*PROBLEM DETAILS*. Write out, word for word and with no pictures, each line below from the one containing "DATUK SERI DR DZULKEFLY AHMAD" through the one containing "ハワイアンな溶岩石の超個性派", both included, and no other line.

*** MATERIAL TO PROCESS ***

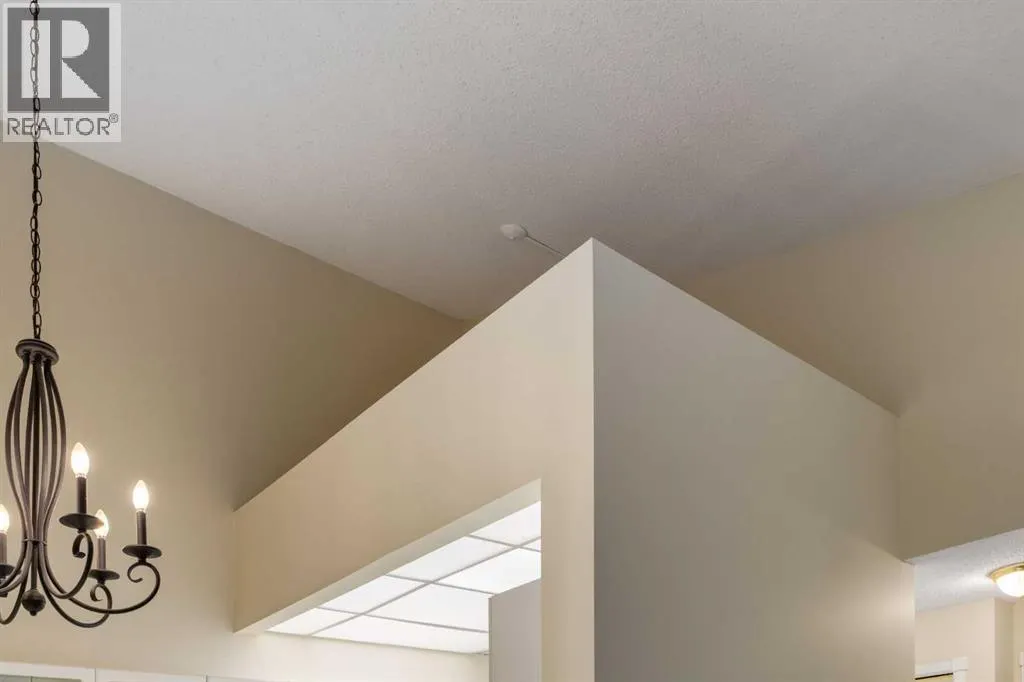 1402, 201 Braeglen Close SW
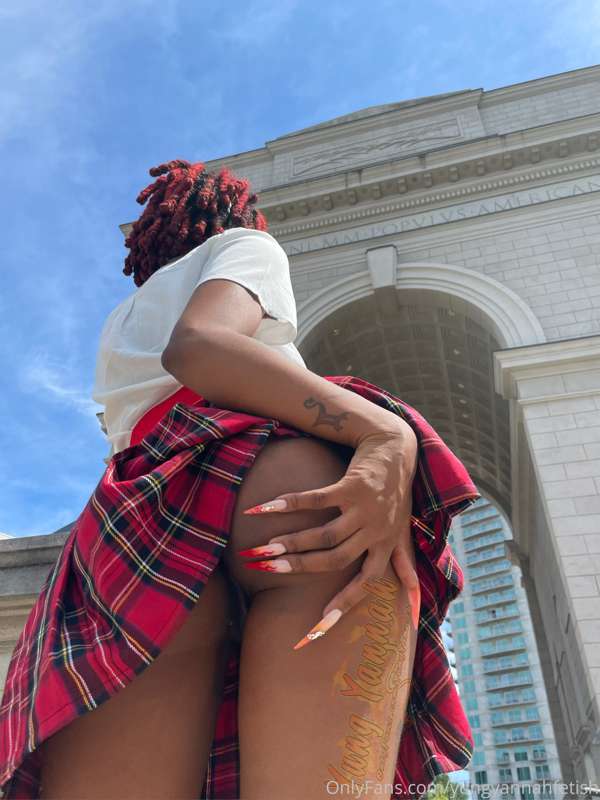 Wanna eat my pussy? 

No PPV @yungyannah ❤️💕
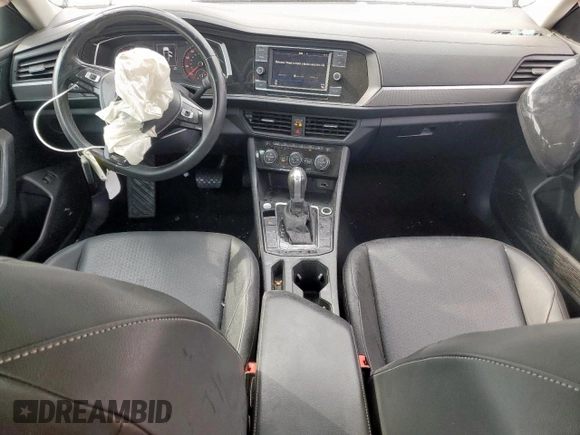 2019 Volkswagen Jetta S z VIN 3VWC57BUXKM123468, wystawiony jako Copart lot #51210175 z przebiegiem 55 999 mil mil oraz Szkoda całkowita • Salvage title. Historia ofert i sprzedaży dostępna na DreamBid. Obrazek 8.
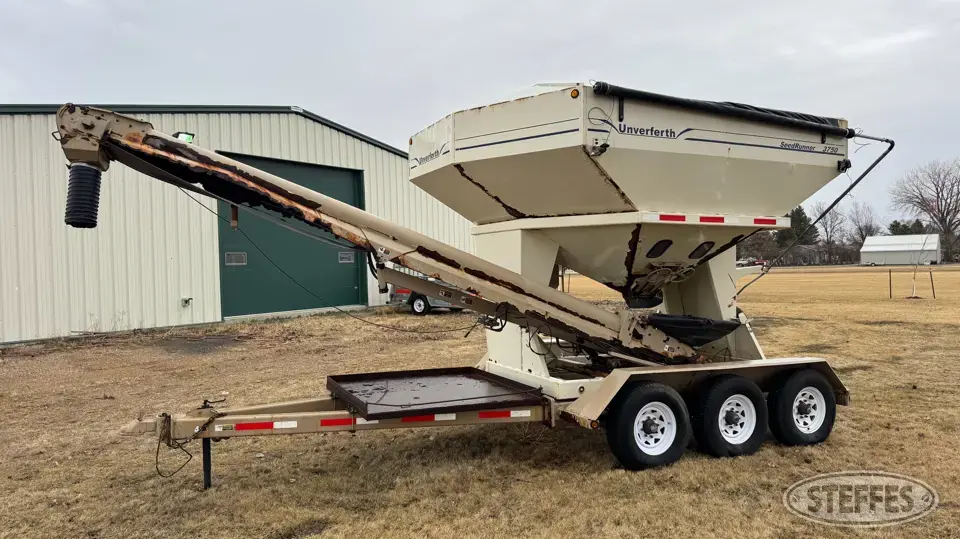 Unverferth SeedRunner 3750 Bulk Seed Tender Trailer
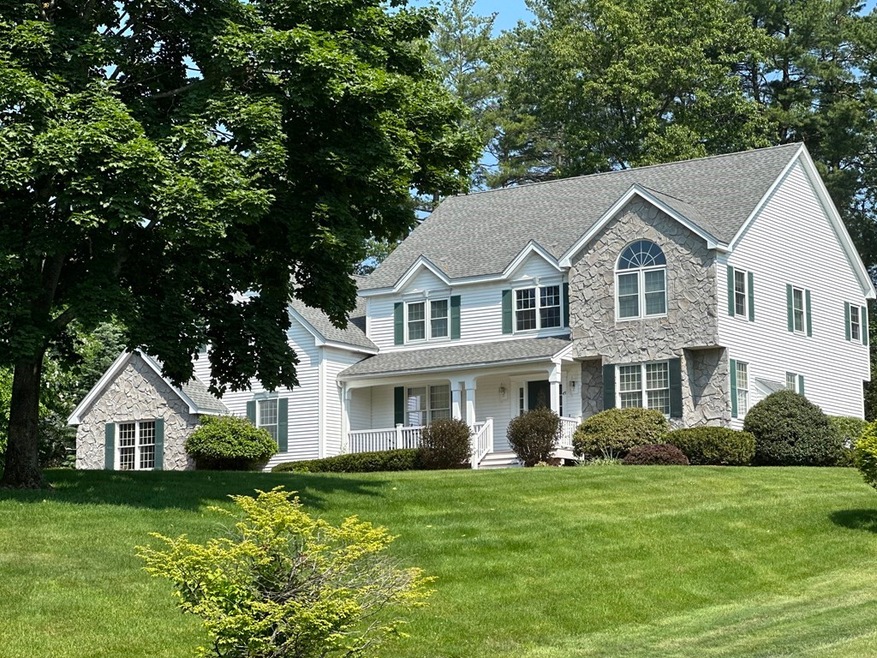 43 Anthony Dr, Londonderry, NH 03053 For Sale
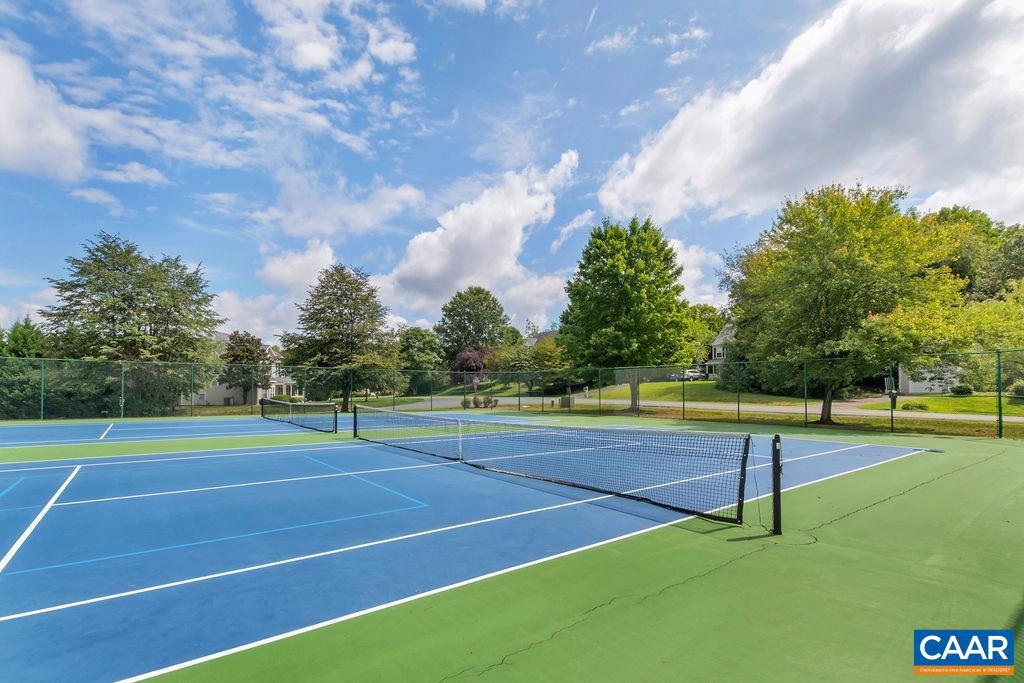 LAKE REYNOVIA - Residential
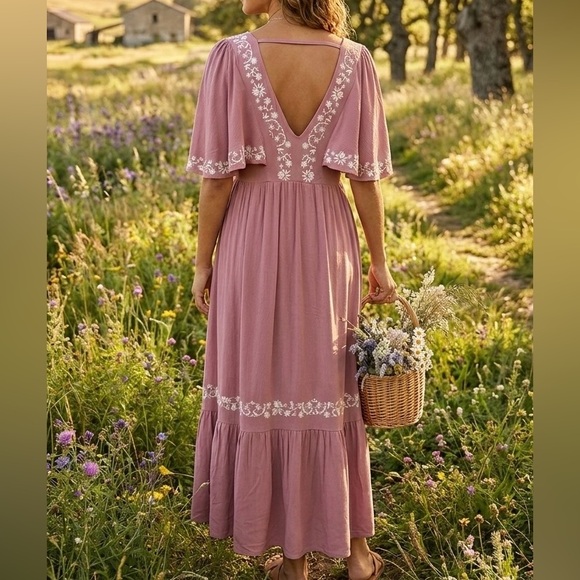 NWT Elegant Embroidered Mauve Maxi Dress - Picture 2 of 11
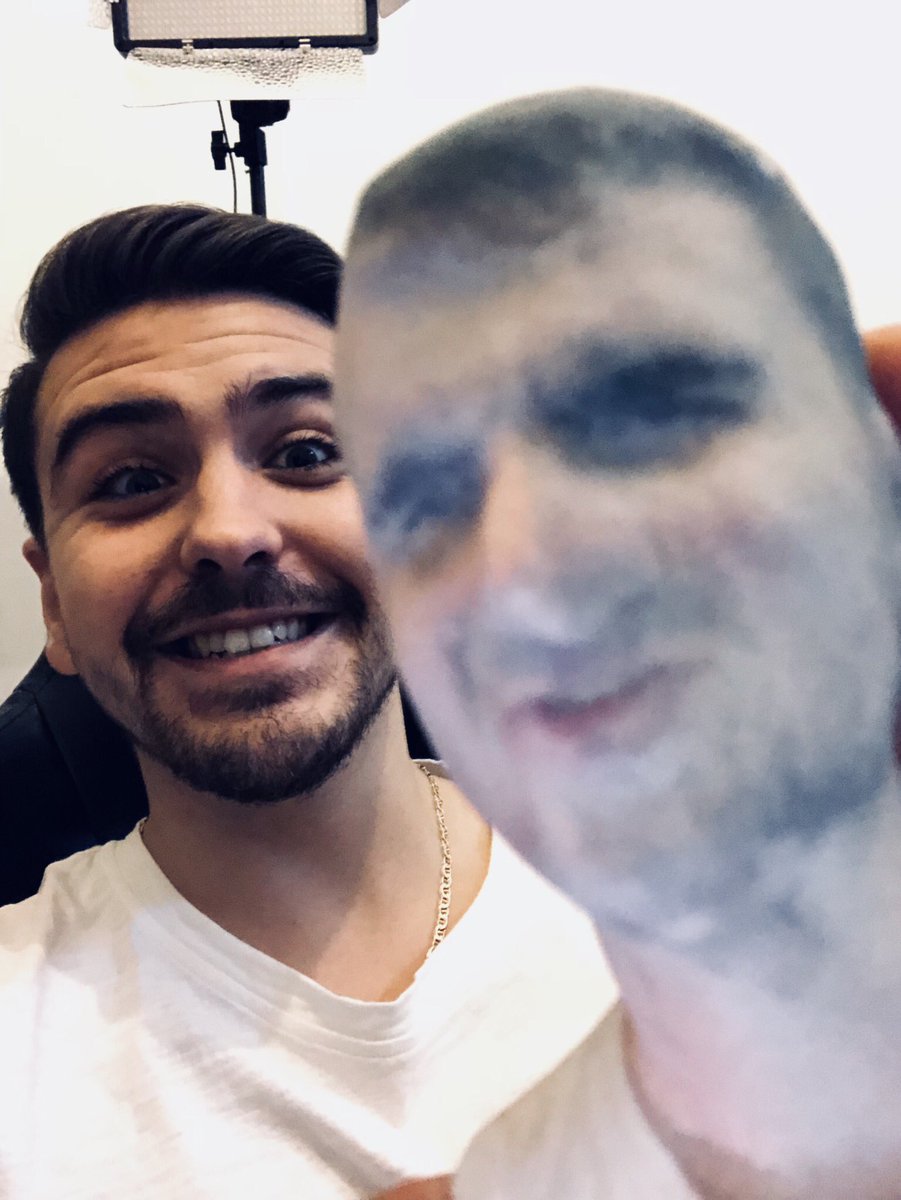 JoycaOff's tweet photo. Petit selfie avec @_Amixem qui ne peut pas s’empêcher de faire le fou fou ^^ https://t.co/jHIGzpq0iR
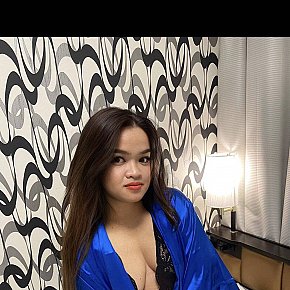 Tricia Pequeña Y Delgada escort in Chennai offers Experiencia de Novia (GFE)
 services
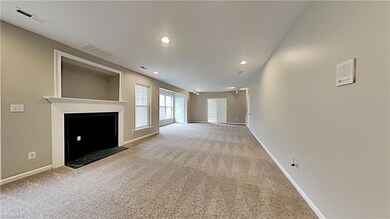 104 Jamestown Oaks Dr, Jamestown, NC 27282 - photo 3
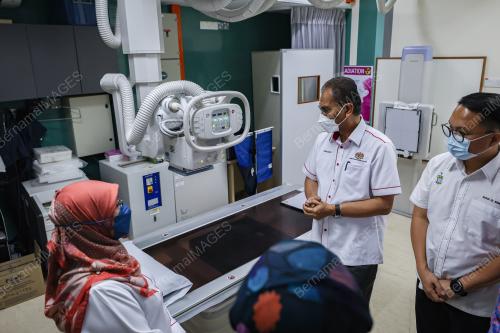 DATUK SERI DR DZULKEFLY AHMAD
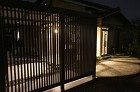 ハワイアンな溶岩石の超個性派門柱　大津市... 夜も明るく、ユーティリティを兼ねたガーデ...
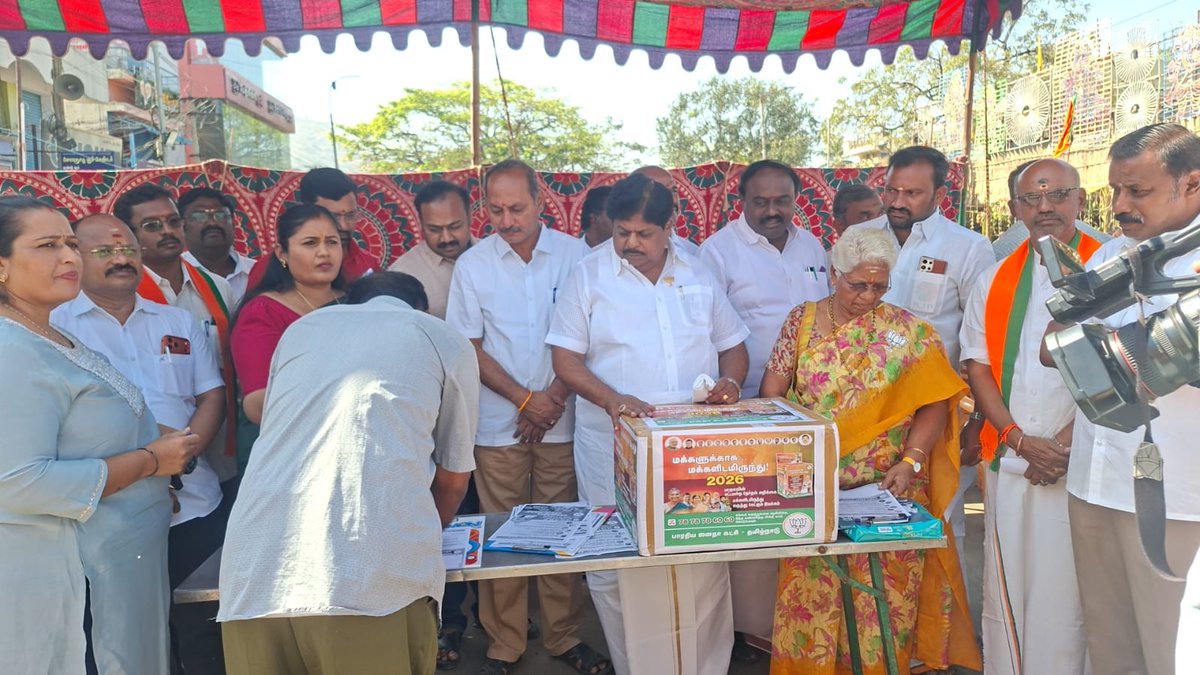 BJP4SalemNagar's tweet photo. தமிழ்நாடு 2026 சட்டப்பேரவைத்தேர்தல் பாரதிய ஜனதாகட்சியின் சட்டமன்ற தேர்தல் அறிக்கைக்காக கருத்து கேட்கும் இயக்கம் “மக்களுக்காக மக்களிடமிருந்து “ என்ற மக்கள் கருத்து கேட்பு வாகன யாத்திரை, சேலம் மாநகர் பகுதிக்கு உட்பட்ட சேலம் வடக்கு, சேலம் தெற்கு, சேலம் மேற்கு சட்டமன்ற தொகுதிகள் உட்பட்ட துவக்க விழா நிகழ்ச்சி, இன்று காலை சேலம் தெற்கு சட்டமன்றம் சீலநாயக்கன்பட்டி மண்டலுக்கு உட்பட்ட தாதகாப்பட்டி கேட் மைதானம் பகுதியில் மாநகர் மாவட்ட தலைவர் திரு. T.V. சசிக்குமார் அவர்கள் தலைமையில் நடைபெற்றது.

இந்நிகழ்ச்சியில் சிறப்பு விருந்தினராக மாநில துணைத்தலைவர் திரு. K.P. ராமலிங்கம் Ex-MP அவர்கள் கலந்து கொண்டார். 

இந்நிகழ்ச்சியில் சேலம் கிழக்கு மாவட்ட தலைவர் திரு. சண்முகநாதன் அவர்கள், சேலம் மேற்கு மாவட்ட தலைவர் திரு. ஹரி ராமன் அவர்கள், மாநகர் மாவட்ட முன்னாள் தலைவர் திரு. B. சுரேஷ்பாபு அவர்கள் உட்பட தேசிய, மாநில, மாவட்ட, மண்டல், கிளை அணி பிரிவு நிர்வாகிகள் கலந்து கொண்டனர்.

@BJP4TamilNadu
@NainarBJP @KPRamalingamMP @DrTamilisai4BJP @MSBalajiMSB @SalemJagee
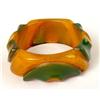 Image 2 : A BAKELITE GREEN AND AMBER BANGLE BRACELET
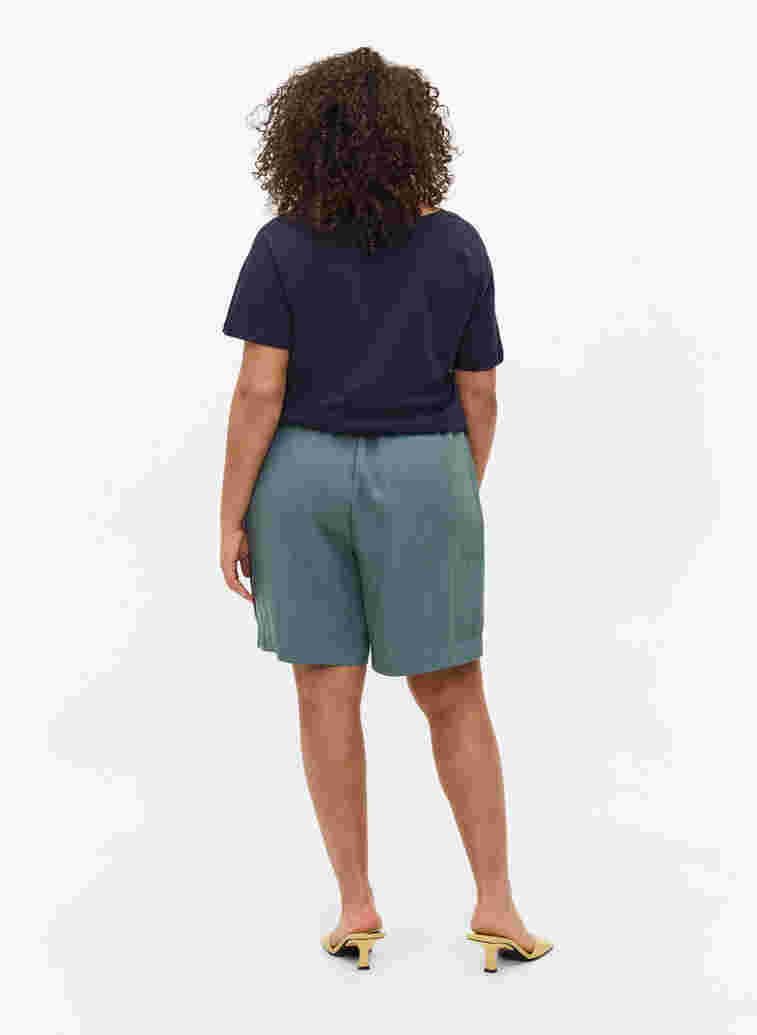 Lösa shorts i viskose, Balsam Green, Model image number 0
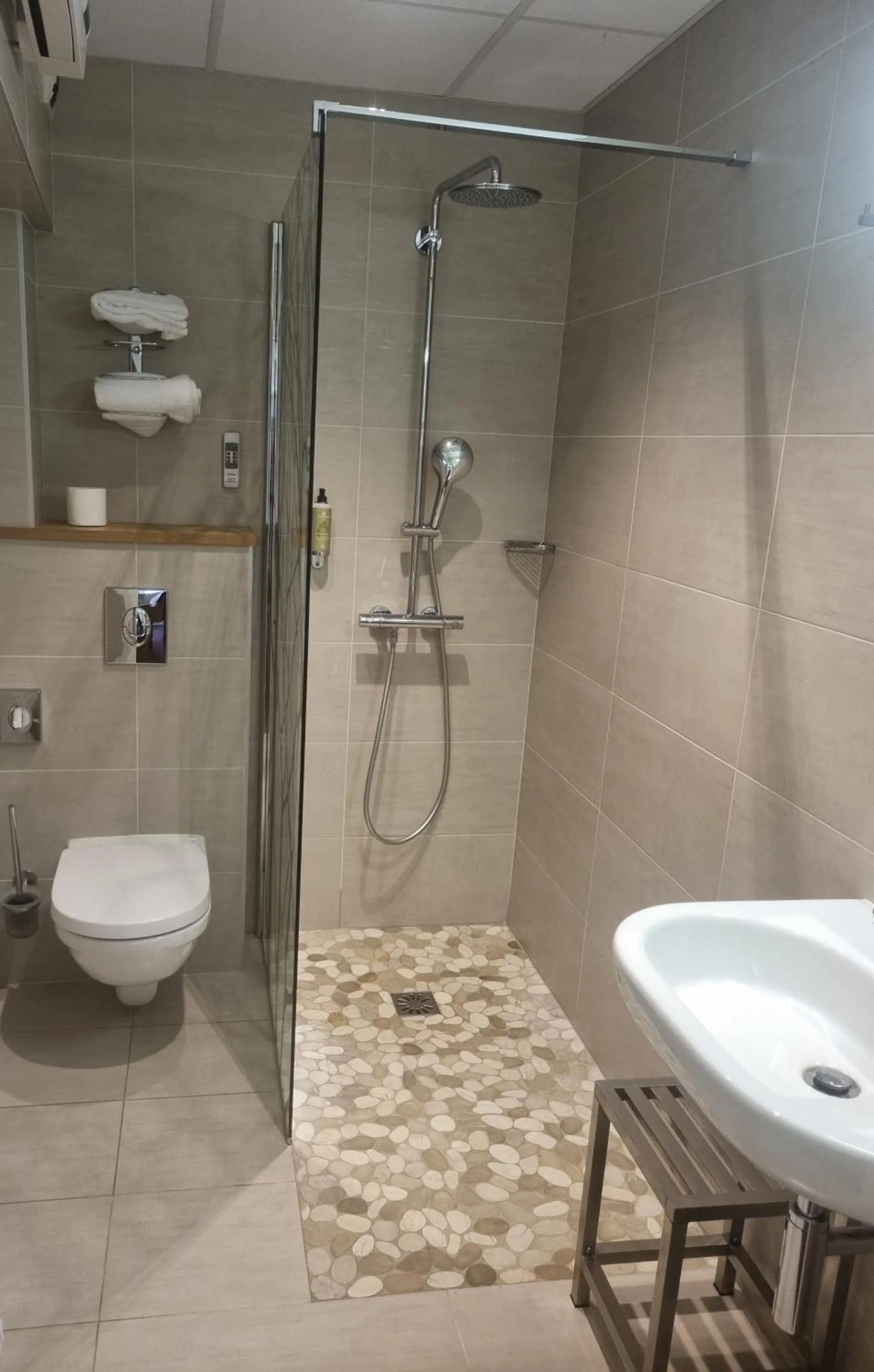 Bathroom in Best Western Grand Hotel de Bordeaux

*** End of MATERIAL TO PROCESS ***

*RESULT*.
 DATUK SERI DR DZULKEFLY AHMAD
 ハワイアンな溶岩石の超個性派門柱　大津市... 夜も明るく、ユーティリティを兼ねたガーデ...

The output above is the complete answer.